5. Mechanical Drop Set
First I’ll start by describing a drop set. Similar to cluster sets, when performing drop sets you will be working to failure. Instead of splitting up sets to complete at a higher resistance, the weight is dropped down consecutively after each set to allow for more work to be done in a shorter amount of time. A mechanical drop set follows the same framework but instead of changing out weights, you’re manipulating body position or leverage to make the exercise less intensive, allowing for more work to be done. An example of a mechanical drop set using the split squat is starting with Bulgarian split squats to or near failure, then immediately switching to regular standing split squats until or near failure as well.
6. Use Sliders
On a hardwood or kitchen floor, small dish towels can be used as sliders. When added to our sample exercise, we’re technically exiting the realm of the split squat and doing more of a lunge, but this is an excellent way to add challenge to an exercise/ make it a little more fun.
To perform a reverse lunge using a slider, place the towel under one foot and start in a standing position. Slide the foot with the towel under it back to lower yourself down. The bottom of your reverse lunge should look exactly like the bottom of a split squat. To come back up, push off your front leg and push your back leg into the towel to slide back up to the top.
7. Make it Plyometric
Plyometrics, or plyos, are exercises involving movements like jumps, jump lunges, or med ball throws that utilize the stretch reflex, which is a quick muscle contraction in response to stretching of the muscle, aka the “bounce” you feel at the bottom of a squat or pushup.

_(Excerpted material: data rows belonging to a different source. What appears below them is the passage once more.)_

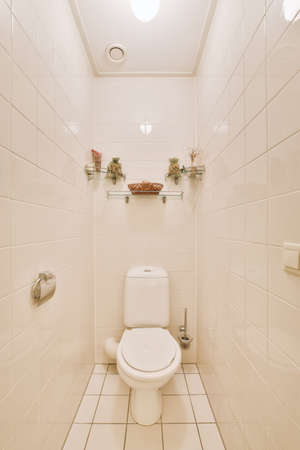 Wall hung toilet and small sink in corner in lavatory room with beige tile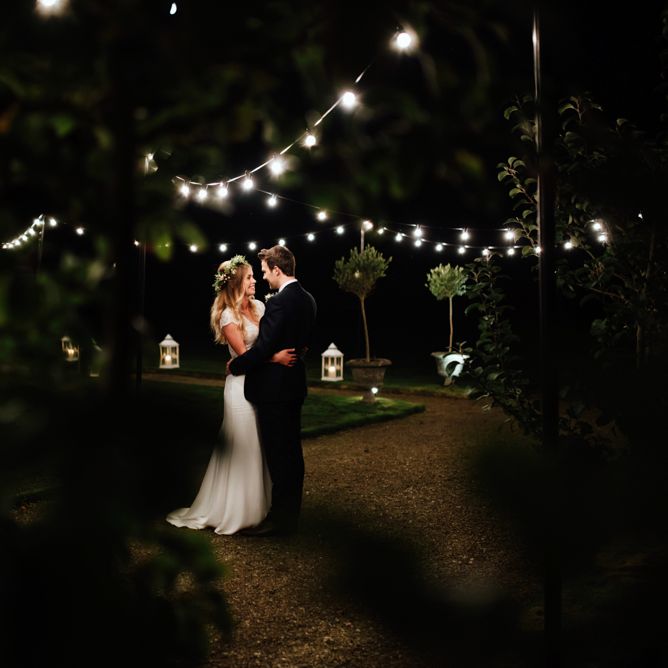 Festoon Lights | Bride in Bespoke Suzanne Neville Scarlett Bridal Gown | Groom in Herbie Frogg Suit & Liberty Print Mrs Bow Tie | The Lou's Photography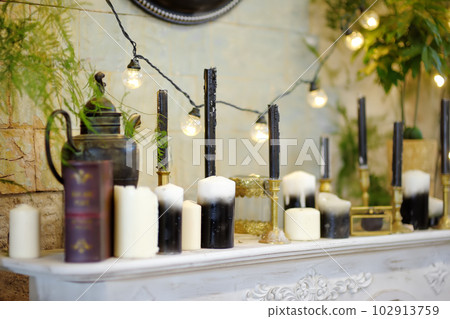 Decorations set made from candles, lanterns and plants and other accessories are on the shelf at the reception of a hotel, restaurant or at a wedding party. Decorations set made from candles, lanterns and plants and other accessories are on the shelf at the reception of a hotel, restaurant or at a wedding party. 102913759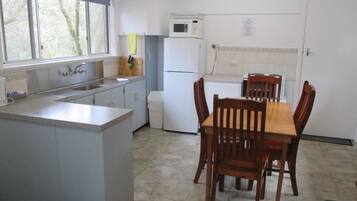 A compact kitchen with a central island, a dining table with chairs, a refrigerator, a microwave, and a window with a view of trees.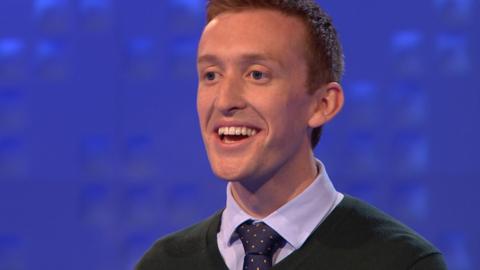 A teacher wearing a green jumper and a tie laughs.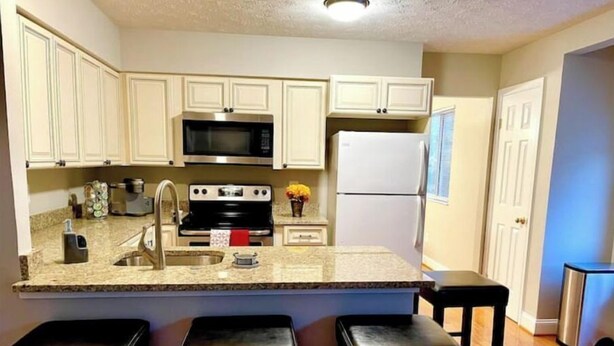 A kitchen with white cabinets, a stainless steel microwave, a black stove, a white refrigerator, and a granite countertop. There are three black barstools at the island.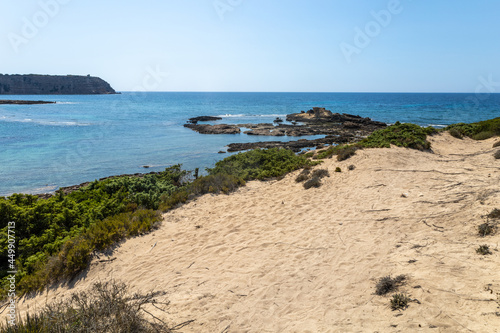 Sa Mesa Longa beach with a long, flat, surfacing rock that forms a long table (sa mesa).Capo Mannu, San Vero Milis, Oristano, Sardinia, Italy, Europe photo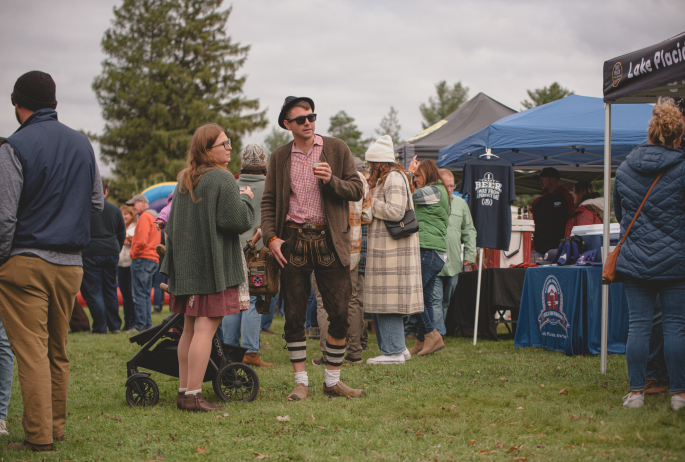 a man in german traditional clothes enjoys a fall market.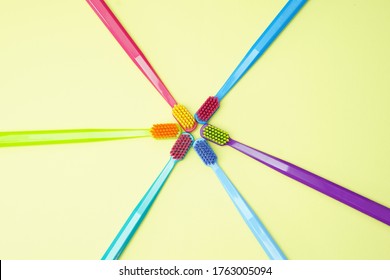 NEW YORK, NY - JUNE 24, 2020: Multi-colored ultra soft toothbrushes aligned in a sun format - Shutterstock ID 1763005094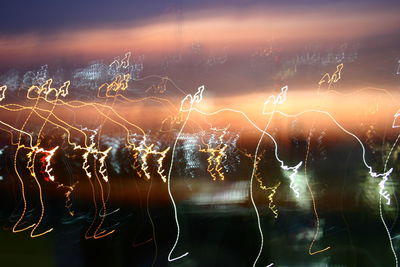 Close-up of illuminated spider web against sky at night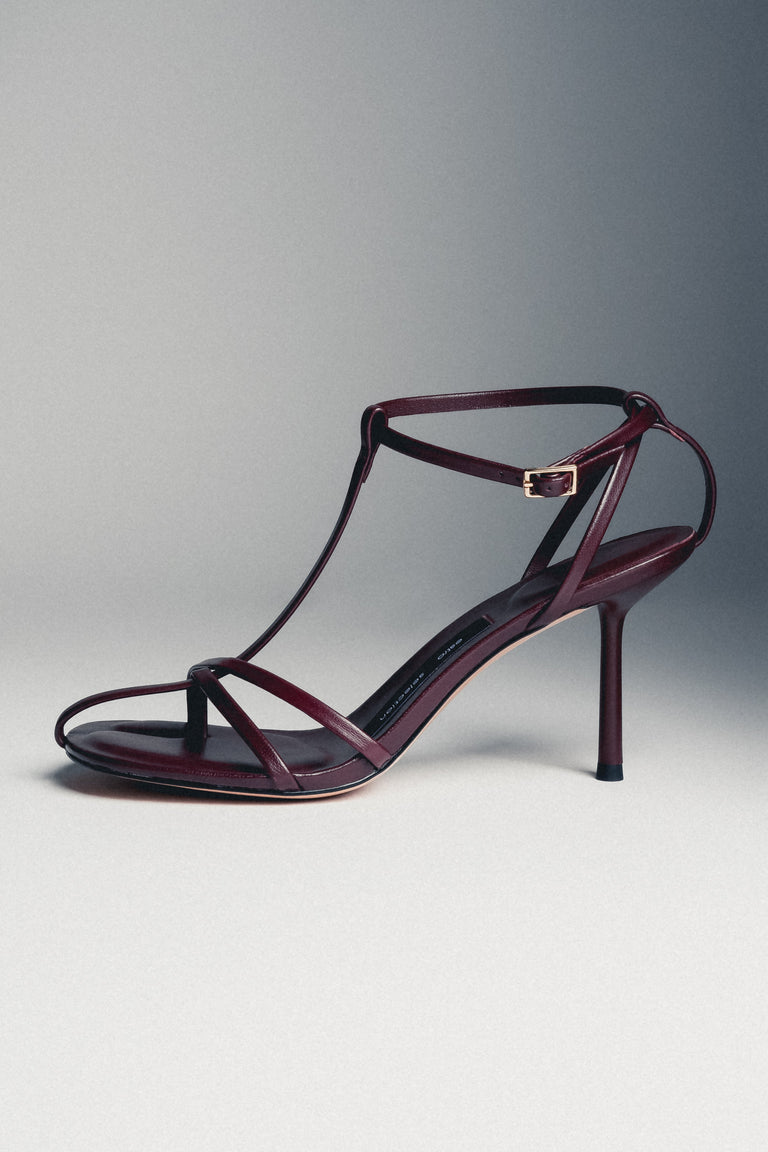 Low side view of women's burgundy leather high heel sandals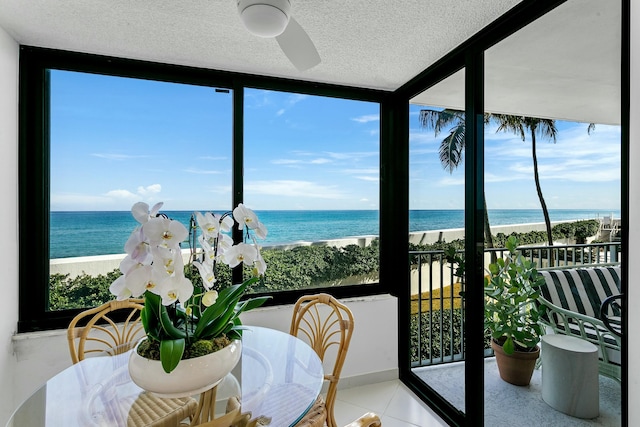 sunroom / solarium featuring plenty of natural light and a water view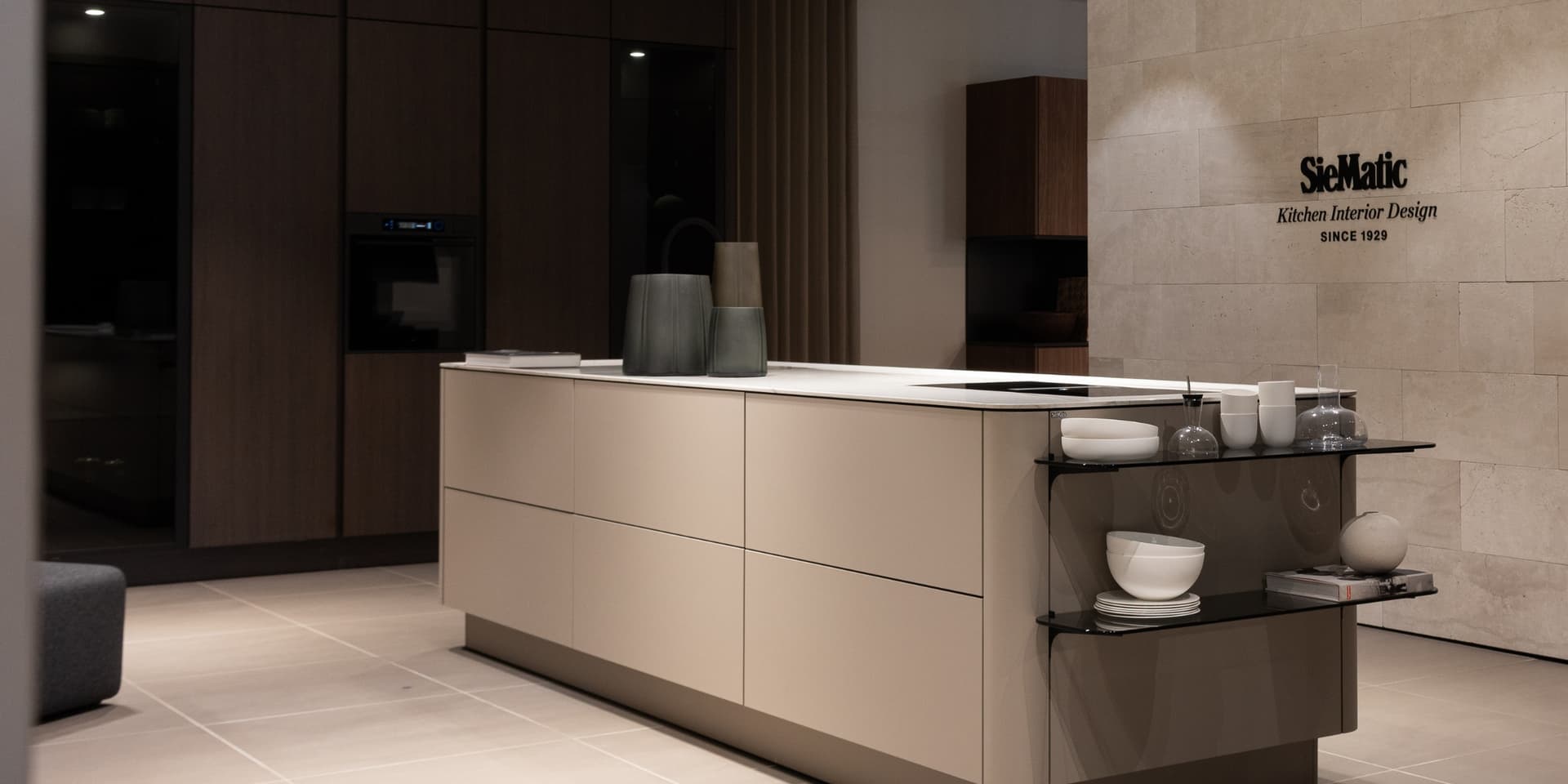 Showroom kookeiland zandkleurig met ronde vormen en een wit keukenblad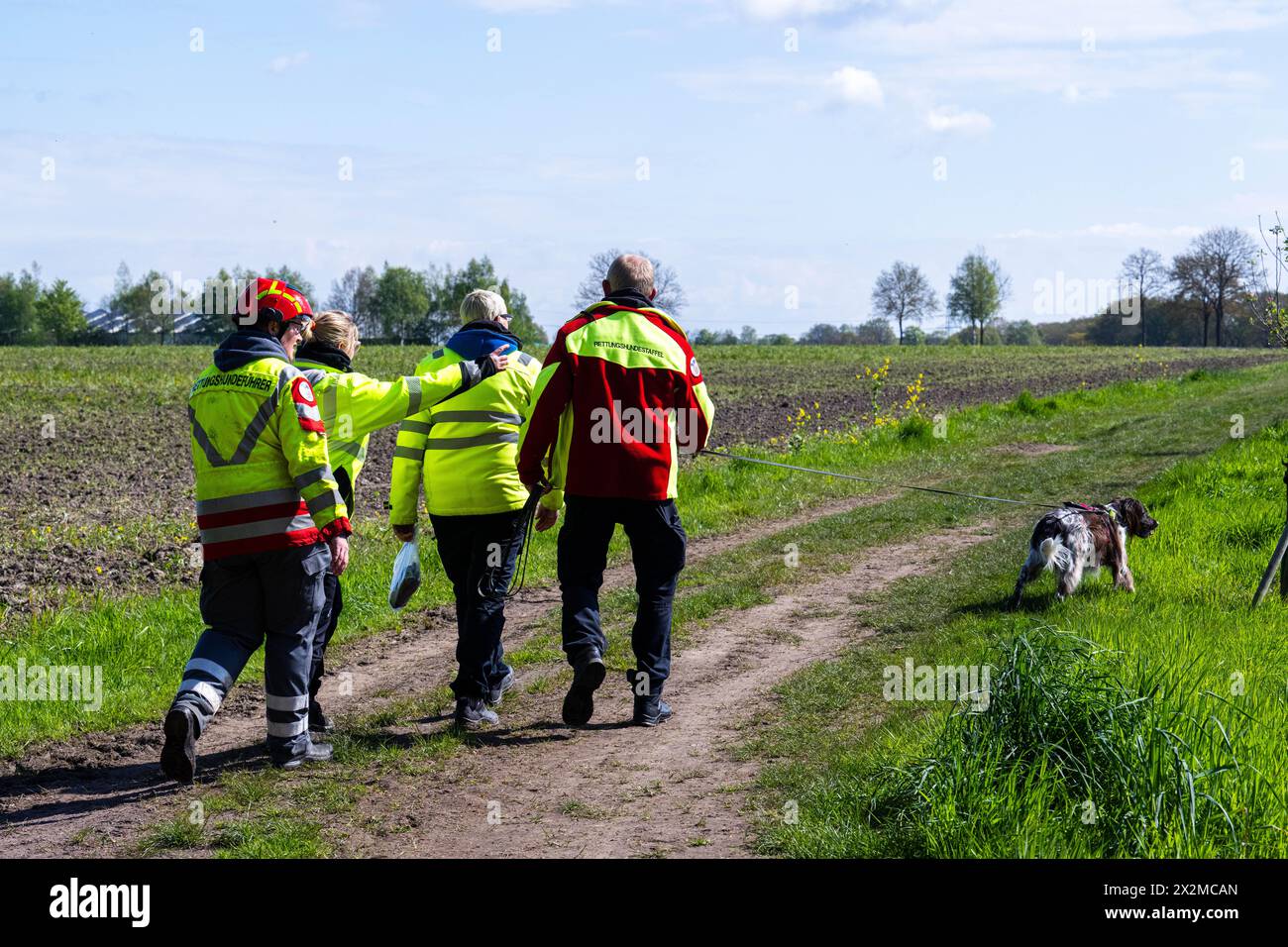 Lower Saxony, Germany. 23 April 2024, Lower Saxony, Bremervörde: Emergency services with a sniffer dog run along a dirt track. More than three hundred emergency services have been searching for a missing six-year-old child in Bremervörde, Lower Saxony, since Monday evening. As the police announced on Tuesday, the boy is autistic and does not respond to being spoken to. Credit: dpa picture alliance/Alamy Live News Stock Photo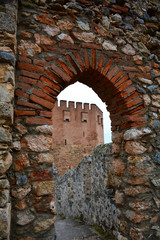 Fototapeta na wymiar View of Red Tower (Kizil Kule) and ancient stone wall of Alanya Castle. Alanya, Turkey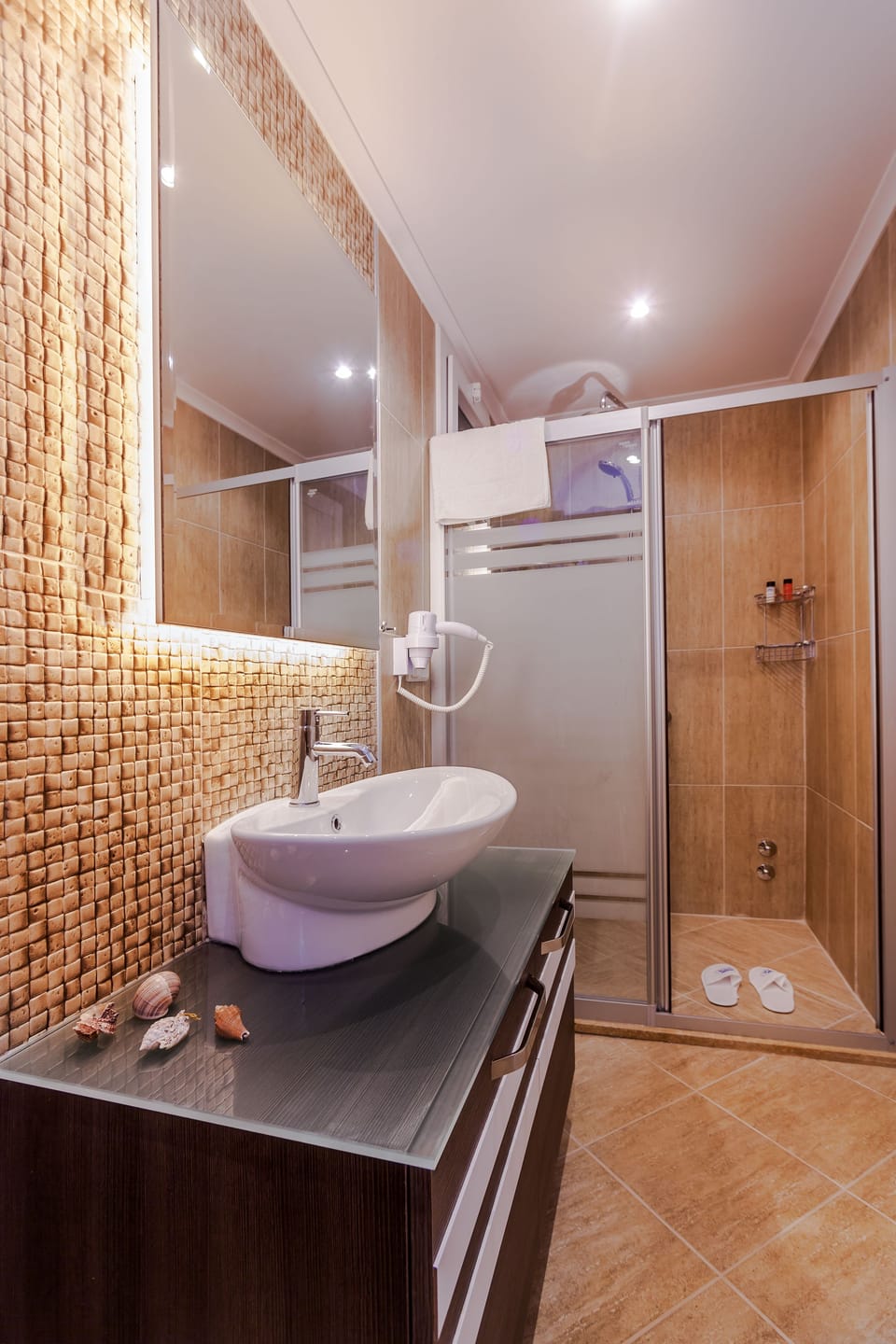 Shower, free toiletries, hair dryer, slippers
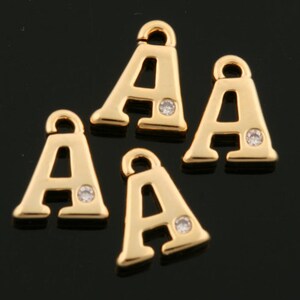 Puede incluir: Cuatro abalorios de letras A doradas con un brillante transparente en el centro de cada letra. Los abalorios tienen un bucle en la parte superior para sujetarlos a joyas.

Generally, plyos are used when the goal is to increase muscular power, but in some circumstances are a great way to add cardio to your workout routine.
See personal trainer Sara getting her jump on to the left.
These modifications are not limited to the split squat. Most of these can be used with a whole variety of exercises. Try swapping in some of these techniques into your home routine to make things more interesting!